The magazine was started in 1939.[5] During his 21-year tenure as head of the magazine, John Crowe Ransom made it, according to the magazine's Web site, "perhaps the best known and most influential literary magazine in the English-speaking world during the 1940s and '50s".[3]

In 1959 Robie Macauley succeeded Ransom as editor of The Kenyon Review,[6][7] where he published fiction and poetry by John Barth, T. S. Eliot, Nadine Gordimer, Robert Graves, Randall Jarrell, Richmond Lattimore, Doris Lessing, Robert Lowell, V. S. Naipaul, Joyce Carol Oates, Frank O'Connor, V. S. Pritchett, Thomas Pynchon, J. F. Powers, Karl Shapiro, Jean Stafford, Christina Stead, Peter Taylor, and Robert Penn Warren,[8][9] as well as articles, essays and book reviews by Eric Bentley, Cleanth Brooks, R. P. Blackmur, Malcolm Cowley, Richard Ellmann, Leslie Fiedler, Martin Green, and Raymond Williams. During Macauley's tenure The Kenyon Review published the first reviews in English of Tristes Tropiques and A Clockwork Orange.[10]

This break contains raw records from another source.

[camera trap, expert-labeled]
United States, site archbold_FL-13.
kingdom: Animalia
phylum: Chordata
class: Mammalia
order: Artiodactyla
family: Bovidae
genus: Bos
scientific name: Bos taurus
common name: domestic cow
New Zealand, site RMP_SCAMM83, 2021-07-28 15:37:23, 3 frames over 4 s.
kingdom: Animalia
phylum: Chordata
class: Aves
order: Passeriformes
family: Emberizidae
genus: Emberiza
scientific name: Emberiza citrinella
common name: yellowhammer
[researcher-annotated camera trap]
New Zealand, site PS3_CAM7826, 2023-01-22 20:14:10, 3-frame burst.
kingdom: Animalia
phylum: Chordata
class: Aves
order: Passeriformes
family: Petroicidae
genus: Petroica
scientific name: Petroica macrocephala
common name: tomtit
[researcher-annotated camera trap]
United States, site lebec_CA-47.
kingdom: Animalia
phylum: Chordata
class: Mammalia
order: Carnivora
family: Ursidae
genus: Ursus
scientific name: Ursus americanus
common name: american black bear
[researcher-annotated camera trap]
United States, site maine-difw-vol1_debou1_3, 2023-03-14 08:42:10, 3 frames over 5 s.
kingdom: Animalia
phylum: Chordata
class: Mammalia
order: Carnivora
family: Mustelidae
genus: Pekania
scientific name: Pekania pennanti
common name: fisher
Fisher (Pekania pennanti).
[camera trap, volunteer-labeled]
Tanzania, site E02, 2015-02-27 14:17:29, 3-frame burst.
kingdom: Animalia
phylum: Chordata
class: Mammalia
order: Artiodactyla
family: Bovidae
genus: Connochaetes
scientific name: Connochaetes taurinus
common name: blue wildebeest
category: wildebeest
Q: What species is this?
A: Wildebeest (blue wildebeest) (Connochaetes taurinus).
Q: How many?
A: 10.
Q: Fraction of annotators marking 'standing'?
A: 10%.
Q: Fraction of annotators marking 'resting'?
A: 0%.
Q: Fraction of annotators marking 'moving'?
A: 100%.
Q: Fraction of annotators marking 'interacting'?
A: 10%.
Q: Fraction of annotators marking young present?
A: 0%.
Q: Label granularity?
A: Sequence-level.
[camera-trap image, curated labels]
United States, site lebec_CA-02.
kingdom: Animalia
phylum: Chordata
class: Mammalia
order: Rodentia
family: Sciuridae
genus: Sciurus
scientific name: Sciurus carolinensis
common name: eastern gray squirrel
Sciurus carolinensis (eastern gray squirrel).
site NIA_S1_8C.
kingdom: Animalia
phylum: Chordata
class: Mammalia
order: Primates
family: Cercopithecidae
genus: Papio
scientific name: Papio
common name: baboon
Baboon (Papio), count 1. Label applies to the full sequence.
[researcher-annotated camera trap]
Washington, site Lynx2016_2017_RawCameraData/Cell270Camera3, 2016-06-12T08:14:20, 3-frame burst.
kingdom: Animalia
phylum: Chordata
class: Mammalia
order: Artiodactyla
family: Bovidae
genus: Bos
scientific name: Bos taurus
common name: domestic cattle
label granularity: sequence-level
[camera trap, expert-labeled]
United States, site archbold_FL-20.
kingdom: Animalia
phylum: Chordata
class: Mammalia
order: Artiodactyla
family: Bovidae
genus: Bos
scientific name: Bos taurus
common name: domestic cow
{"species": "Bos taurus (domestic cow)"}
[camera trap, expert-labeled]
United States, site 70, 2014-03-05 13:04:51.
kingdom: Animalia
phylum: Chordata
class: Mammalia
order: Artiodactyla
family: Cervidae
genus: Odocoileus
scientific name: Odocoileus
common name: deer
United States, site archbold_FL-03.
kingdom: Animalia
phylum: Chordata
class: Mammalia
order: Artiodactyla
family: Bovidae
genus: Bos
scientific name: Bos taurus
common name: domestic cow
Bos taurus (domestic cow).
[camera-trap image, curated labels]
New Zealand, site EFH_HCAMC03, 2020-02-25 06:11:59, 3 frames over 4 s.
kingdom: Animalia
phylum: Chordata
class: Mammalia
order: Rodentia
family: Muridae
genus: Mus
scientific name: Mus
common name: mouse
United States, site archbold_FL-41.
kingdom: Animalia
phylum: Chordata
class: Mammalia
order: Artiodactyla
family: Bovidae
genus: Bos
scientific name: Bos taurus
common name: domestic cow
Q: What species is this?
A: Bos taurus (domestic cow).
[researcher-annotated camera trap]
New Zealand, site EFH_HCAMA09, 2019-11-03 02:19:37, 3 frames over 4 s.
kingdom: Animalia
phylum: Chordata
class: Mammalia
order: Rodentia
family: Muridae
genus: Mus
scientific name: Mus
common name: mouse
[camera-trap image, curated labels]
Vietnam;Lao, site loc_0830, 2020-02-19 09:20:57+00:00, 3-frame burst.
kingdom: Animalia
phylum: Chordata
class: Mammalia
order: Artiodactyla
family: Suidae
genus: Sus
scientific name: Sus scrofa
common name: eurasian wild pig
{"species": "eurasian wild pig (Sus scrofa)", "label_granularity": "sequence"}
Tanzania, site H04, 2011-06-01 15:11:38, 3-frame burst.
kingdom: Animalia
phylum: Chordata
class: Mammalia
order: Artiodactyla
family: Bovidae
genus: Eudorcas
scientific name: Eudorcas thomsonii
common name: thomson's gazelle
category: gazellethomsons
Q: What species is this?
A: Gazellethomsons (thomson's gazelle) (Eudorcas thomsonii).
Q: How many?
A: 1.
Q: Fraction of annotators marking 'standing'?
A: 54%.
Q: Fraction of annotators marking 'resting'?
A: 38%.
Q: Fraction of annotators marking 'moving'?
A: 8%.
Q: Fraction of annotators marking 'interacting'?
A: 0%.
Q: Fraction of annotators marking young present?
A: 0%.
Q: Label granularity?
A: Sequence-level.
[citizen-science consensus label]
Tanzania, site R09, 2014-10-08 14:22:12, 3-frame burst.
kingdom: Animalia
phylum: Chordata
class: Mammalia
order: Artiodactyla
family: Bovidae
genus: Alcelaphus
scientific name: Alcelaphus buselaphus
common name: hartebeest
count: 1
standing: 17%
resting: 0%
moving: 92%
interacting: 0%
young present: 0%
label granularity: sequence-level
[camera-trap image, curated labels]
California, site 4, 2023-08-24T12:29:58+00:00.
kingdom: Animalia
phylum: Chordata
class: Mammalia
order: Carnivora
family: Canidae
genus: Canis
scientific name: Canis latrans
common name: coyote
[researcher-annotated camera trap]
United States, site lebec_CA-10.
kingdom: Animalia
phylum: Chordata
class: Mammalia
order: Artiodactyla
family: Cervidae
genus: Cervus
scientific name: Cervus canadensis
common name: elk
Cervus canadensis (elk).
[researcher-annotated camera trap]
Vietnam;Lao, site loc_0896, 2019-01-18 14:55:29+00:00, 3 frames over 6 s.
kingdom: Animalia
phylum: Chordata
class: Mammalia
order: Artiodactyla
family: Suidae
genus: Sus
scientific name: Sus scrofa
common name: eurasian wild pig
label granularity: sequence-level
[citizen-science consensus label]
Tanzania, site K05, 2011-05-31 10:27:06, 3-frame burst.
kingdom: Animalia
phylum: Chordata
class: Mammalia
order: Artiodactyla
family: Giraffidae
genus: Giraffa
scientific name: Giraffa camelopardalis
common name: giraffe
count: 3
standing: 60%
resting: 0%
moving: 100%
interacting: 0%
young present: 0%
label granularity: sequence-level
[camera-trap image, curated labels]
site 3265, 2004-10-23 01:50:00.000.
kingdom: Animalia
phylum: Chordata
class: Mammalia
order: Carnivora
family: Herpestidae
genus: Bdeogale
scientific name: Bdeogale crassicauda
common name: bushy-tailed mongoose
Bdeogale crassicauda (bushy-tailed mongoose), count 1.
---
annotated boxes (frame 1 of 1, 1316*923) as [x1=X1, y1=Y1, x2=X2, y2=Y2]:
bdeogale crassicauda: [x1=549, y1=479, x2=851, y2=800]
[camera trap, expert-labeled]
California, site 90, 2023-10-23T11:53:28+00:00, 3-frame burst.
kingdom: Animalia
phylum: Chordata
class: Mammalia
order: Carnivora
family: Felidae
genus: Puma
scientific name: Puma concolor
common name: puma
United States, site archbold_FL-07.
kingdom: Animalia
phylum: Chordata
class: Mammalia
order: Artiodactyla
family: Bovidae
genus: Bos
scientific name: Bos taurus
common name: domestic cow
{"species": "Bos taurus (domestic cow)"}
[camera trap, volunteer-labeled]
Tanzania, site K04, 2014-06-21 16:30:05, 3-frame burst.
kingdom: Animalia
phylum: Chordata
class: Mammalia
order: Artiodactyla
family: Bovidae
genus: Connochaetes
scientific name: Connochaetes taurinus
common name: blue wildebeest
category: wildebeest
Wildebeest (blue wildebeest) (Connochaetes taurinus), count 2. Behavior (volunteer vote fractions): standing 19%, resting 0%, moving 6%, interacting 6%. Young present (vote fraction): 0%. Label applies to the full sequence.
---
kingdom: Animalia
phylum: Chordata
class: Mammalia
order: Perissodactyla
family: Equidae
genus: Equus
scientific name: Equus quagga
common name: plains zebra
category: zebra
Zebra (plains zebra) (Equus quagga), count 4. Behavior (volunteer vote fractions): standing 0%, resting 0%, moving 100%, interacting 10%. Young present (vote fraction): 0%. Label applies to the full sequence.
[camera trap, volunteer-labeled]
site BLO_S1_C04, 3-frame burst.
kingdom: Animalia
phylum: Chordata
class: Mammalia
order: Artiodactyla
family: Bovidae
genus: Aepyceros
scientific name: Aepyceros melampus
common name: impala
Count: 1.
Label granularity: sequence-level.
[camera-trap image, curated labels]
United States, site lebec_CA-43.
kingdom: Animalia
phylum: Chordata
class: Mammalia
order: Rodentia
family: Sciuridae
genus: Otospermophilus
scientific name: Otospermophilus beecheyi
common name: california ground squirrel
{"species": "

A decade after Ransom left the magazine, in 1969, Kenyon College closed it down as its reputation dropped and financial burdens continued. In 1979, however, the quarterly was started up again. Marilyn Hacker, a poet, became the magazine's first full-time editor. "She quickly broadened the quarterly's scope to include more minority and marginalized viewpoints," according to the magazine.[3]

In April 1994, the college trustees directed that costs be cut and revenues increased in various ways. Hacker left and an English professor at the college, David H. Lynn (acting editor in 1989–1990), took over on a two-thirds time basis. The publication's finances have stabilized and improved, and a Kenyon Review Board of Trustees has been set up.[3]

The Kenyon Review Short Fiction Prize,[11] established in 2008, is awarded annually to writers under the age of thirty. The inaugural contest, judged by novelist Alice Hoffman, was won by Cara Blue Adams; Nick Ripatrazone and Megan Mayhew Bergman were named runners-up.[12]